The situation changed in 2013 in that house prices rose by 6.8% according to the Office for National Statistics. Although the house price was still fastest in London (13.2%), the housing market inflation spread to other boroughs such as Brent where prices rose 31%. Average house prices in London have cleared half a million for the first ever time.
However, Britain's housing market may be about to plateau. According to a recent update by Nationwide, house prices have just fallen for the first time in 17 months. They dropped by 0.2% in September. This served as new evidence that the housing market is cooling.
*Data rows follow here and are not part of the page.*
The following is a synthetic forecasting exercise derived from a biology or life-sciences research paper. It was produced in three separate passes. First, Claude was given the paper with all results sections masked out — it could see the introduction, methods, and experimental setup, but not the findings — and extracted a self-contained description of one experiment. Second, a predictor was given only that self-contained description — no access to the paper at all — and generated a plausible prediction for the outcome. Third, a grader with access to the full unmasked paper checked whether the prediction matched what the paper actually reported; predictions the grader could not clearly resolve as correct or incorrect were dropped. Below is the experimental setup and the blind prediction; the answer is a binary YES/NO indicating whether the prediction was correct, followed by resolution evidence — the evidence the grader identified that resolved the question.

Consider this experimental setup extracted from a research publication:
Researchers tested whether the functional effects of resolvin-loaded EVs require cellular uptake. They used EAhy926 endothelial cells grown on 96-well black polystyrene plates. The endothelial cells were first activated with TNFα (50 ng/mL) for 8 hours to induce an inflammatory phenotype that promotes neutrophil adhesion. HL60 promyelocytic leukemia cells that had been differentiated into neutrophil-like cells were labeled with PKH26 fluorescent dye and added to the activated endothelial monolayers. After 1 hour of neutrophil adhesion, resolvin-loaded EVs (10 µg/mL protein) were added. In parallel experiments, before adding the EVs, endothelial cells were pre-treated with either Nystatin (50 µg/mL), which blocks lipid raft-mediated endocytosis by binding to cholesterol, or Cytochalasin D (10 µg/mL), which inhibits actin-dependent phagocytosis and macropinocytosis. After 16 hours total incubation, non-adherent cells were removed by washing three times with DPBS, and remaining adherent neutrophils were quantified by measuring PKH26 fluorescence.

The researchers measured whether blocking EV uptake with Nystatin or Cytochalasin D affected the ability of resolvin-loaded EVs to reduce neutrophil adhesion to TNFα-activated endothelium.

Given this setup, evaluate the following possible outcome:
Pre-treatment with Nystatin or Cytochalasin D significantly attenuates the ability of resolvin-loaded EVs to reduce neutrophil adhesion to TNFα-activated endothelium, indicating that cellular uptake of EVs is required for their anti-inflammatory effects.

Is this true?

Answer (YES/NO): YES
Average house prices will also drop for the first time after growing by an estimate of 7.8% this year. Inquiries from new buyers are already declining. In addition, tougher mortgage eligibility criteria, high deposit requirements and concerns about future interest rate rises are taking the steam out of the housing market.
Despite the fact that the house prices are believed to fall in 2015, a new survey by Rightmove with Oxford Economics predicted that UK house prices would rise by 30% over the next five years, going against the short to medium term trend forecast.